Ora il timore delle intelligence mondiali è che, dopo l'attentato di Trèbes, possa crearsi una sorta di effetto a catena come già accaduto nei mesi scorsi. Da queste azioni da parte dei lupi solitari, l'Isis cerca di trarne vantaggio soprattutto per l'effetto emulativo che un attentato di questo genere può scatenare. Dopo la presa di Raqqa e le sconfitte inflitte in Siria ed Iraq da parte dei soldati occidentali, le azioni terroristiche in Europa erano divenute meno frequenti da parte dei miliziani del Daesh. Per i vertici del Califfato è ora molto più complesso riuscire a pianificare ed organizzare attentati a distanza come è avvenuto negli anni scorsi. Me l'Isis non ha subito colpi solo sui campi di combattimento. Le autorità europee, sia dell'intelligence che di polizia, sono riuscite a bloccare anche migliaia di siti dove i miliziani comunicavano e riuscivano a diffondere la propria propaganda di morte, ma non tutte le comunicazioni dello Stato Islamico è possibile arginare, i miliziani in molti casi sono riusciti comunque ad aggirare blocchi e censure informatiche. Il sistema più utilizzato è sempre l'applicazione di Telegram dove gli jihadisti riescono a comunicare creando gruppi di conversazione momentanei che grazie alla crittografia rendono invisibili i messaggi nell'immediato. Quando poi c'è il rischio di essere intercettati, questi gruppi vengono cancellati dopo poche ore per crearne subito altri e così all'infinito. La propaganda continua così a circolare fino a trovare quei «lupi solitari» come Ladkim che passano dalla radicalizzazione all'azione in poco tempo.

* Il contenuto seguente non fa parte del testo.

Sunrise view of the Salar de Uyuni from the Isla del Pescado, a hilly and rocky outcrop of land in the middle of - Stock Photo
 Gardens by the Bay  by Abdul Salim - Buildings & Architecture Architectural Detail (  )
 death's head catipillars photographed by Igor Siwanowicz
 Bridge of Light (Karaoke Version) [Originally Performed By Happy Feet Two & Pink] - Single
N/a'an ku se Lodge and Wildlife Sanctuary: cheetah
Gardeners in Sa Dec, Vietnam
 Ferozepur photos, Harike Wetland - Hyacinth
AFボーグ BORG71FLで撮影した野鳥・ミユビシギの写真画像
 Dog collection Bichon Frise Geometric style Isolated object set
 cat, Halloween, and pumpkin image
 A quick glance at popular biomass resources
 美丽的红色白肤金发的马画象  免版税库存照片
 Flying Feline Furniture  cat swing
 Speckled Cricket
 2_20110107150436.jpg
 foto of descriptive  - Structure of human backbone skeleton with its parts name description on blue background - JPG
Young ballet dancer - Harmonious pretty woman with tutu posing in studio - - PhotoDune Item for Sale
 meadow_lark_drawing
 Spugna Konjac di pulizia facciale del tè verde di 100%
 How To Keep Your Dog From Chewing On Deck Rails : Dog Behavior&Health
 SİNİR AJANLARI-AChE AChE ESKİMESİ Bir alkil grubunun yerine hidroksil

Il 26enne attentatore, di origini marocchine, era comunque schedato e seguito dalla Dgsi, la Direction générale de la Sécurité Intérieure. L'evidenza che l'attentato sia riuscito rende bene l'idea di come tutte le forze di polizia e d'intelligence europee vivano la minaccia dell'Isis come uno stress-test difficile da superare: impossibile monitorare contemporaneamente tutti i soggetti segnalati dall'Antiterrorsimo. La Francia, oltre a circa 5mila persone a rischio radicalizzazione, deve anche fare i conti con i quasi mille foreign fighter partiti dal Paese transalpino per andare a combattere in «Siraq», di questi circa 300 sono già rientrati in patria e necessitano di un monitoraggio costante. Un problema meno avvertito, ad esempio, nel nostro Paese dove i foreign fighter sono poco più di cento. Ma si tratta di un esercito con cui l'intera Europa deve confrontarsi nei prossimi anni perché si tratta di miliziani addestrati che se decidessero di colpire nel vecchio Continente avrebbero le capacità per compiere azioni terroristiche di altissimo impatto. Di qui l'allarme lanciato nei mesi scorsi dal ministro dell'Interno, Marco Minniti, che parlò dei combattenti di ritorno definendoli come «la più grande legione straniera mai vista».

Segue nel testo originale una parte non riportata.